Augmentation

Le principe de l’intervention est de mettre en place des implants mammaires, permettant d’entrainer une augmentation du volume mammaire.

Motif de la consultation
Les patientes sont souvent gênées par une poitrine peu ou pas assez développée, voire inexistante. Cela peut être également constitutionnel ou apparaître après une ou plusieurs grossesse. 
La gène est souvent ancienne et complexante, entraînant un manque de féminité, un trouble lors de la nudité et dans la relation à autrui, le port du maillot de bain ressenti parfois comme un calvaire. 
L’objectif est de proposer une augmentation mammaire naturelle, se rapprochant le plus possible d’un sein normal. Je souhaite éviter par-dessus tout le côté caricatural que l’on peut voir dans certains cas.

Le principe de la consultation
La consultation a pour but de comprendre l’importance de la gêne ressentie par la patiente, d’évaluer le volume mammaire existant, la base mammaire, de mettre en évidence une asymétrie qui est très fréquemment présente. Les antécédents familiaux de cancer du sein sont recherchés.

Le principe de l'intervention
L’intervention se fait sous anesthésie générale, la voie d’abord préférée est la voie sous aréolaire, très discrète. Elle est située au niveau du sein entre le marron et le blanc, se voit très peu et cela très rapidement. 
Pour obtenir une augmentation mammaire naturelle, il est nécessaire, à mon sens, d’adapter la taille de l’implant à la morphologie de la patiente. C’est du sur mesure, rien n’est standardisé, chaque acte est unique dépendant de la morphologie et de la demande de la patiente. Quand le volume mammaire est faible, je préfère positionner les implants en position rétro musculaire pour éviter de voir des plis de la prothèse dans la zone sociale du décolleté. 
Je préfère utiliser des prothèses remplies de gel de silicone ronde a profil bas qui donnent un aspect très naturel. 
Il faut toujours tenir compte d’une asymétrie initiale, pour pouvoir essayer de la compenser, lors de l’augmentation mammaire.

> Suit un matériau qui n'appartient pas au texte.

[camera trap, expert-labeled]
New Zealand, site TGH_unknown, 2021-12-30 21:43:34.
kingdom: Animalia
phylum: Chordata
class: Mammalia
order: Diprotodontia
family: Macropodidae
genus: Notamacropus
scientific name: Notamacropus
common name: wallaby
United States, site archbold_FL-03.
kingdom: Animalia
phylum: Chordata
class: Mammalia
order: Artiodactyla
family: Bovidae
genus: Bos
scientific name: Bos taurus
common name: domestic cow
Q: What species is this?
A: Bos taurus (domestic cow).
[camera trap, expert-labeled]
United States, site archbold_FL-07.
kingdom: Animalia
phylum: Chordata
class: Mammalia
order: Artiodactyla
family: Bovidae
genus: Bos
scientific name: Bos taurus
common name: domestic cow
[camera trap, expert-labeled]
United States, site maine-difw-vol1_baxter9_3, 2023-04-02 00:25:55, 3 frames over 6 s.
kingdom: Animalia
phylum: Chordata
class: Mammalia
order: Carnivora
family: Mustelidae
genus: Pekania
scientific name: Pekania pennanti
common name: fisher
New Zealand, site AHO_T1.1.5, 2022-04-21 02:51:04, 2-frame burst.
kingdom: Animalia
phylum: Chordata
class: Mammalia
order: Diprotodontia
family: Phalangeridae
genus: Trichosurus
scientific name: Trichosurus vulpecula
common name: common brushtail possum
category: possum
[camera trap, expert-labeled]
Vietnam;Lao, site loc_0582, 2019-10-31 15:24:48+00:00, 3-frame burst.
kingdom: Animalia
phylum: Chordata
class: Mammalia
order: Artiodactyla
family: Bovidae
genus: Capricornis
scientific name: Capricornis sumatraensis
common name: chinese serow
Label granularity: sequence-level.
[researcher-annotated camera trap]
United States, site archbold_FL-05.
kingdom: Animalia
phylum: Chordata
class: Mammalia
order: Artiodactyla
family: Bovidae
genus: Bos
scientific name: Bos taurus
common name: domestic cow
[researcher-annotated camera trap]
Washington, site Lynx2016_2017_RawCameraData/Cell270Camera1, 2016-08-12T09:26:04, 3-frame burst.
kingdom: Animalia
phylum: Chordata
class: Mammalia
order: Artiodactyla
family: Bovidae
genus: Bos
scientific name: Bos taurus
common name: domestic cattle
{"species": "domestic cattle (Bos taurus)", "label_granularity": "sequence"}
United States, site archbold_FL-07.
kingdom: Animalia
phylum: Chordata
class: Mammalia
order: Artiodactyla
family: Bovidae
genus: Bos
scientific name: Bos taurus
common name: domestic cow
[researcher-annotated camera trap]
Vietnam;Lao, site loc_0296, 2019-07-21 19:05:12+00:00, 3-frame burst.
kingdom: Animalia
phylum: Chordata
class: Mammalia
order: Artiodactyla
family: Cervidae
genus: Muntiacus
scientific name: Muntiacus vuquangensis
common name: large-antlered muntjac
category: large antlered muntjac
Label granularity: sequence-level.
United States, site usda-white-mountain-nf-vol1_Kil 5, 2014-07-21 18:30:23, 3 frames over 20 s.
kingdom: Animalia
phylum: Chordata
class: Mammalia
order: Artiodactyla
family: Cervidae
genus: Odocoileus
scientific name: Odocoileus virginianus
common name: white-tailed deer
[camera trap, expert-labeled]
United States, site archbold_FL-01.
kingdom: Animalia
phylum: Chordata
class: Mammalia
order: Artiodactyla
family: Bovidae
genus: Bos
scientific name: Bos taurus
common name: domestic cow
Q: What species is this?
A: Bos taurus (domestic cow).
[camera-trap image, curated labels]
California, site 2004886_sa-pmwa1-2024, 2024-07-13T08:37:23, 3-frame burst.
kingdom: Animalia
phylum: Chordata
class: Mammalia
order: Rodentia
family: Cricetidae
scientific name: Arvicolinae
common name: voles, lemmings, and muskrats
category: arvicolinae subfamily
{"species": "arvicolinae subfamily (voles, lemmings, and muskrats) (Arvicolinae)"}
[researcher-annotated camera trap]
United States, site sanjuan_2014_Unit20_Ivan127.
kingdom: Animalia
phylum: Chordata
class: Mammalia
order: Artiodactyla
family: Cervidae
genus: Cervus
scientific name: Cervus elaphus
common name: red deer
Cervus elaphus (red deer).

Le déroulement de l'intervention
L’intervention se déroule sous anesthésie générale. Une hospitalisation de 24 heures est nécessaire, parfois 48 heures. Un drain est parfois nécessaire. 
La réalisation d’ une injection d’ d’anesthésie locale à action prolongée dans le muscle est très efficace pour lutter contre la douleur post opératoire.

Les suites opératoires
L’intervention est relativement douloureuse, les médicaments contre la douleur sont très efficaces. Il faut compter une dizaine de jours pour que les douleurs s’amendent. 
Je conseille le port d’un contenseur mammaire pendant quatre semaine afin de galber le sein et de placer la prothèse.
Les cicatrices s’estompent entre trois et six mois. 
Un suivi post-opératoire est nécessaire pendant une année. Puis régulièrement pendant toute la durée de vie des prothèses. Une mammographie est faite après la première année. La durée de vie des prothèses est supérieure à 10 ans actuellement.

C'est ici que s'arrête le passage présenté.